The authors call on SBI to hold a meeting with Maidan victims and their lawyers to hear their views on the situation and the problems with the investigations into Maidan cases and that their position be taken into account with respect to the above-mentioned and other appointments linked with Maidan.

They ask that a new organizational structure for the State Bureau of Investigations be handed to the President for confirmation, with this including the creation of a department on Maidan cases, with a staff of 100.   

People should not be appointed to managerial posts within the State Bureau of Investigations [SBI] who have a conflict of interests.  Although the appeal does not mention names, Maidan lawyer Yevhenia Zakrevska has reported that Oleksandr Babikov, who represented former President Viktor Yanukovych in his trial (in absentia) on charges of treason, has been appointed a Deputy Head of SBI.

Ukraine’s leaders were warned well before the exchange that Russia was insisting that Ukraine release Maidan suspects, the men convicted of the Kharkiv terrorist attack that killed a child and three adults, and similar, in order to divide and destabilize Ukraine. 

Moscow clearly wanted the Maidan suspects freed for another reason as well, namely to intensify attempts at distorting the facts about Euromaidan and the gunning down of protesters on 18 and 20 February 2014.  State-controlled media, such as the TV channel Rossiya 24 and RIA Novosti have already taken interviews of some of the men.  These are entirely uncritical, with no inconvenient questions asked, meaning that the suspects’ claims about what happened on Maidan are likely to be believed by the audience.   In their alternative reality, Berkut officers only shot back ‘in self-defence’, and the shootings were some kind of “provocation by the opposition”.  They themselves have consistently denied having taken part in any shooting, and in one of the interviews it was claimed that the fact that the trial was taking so long was proof that there was no evidence against them. 

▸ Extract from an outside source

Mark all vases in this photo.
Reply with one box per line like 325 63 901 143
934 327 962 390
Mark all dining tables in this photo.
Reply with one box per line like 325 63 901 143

All of the above is in conflict with vast amounts of video footage, witness testimony and material evidence (ballistic reports, etc.).  The trial was taking so long because of the enormous number of victims who needed to be questioned, and the scrupulous efforts by the prosecutors from the now dissolved Special Investigations Department to ensure that the case would stand up at all court levels, including international, not for want of evidence. 

If the trial is now allowed to become an empty formality, and other investigations left to quietly die, there is a real danger that this will be used by Russia, together with certain individuals in Ukraine, like former Yanukovych aide Andriy Portnov, to actively push their own, ‘alternative’ narrative about what happened on Maidan.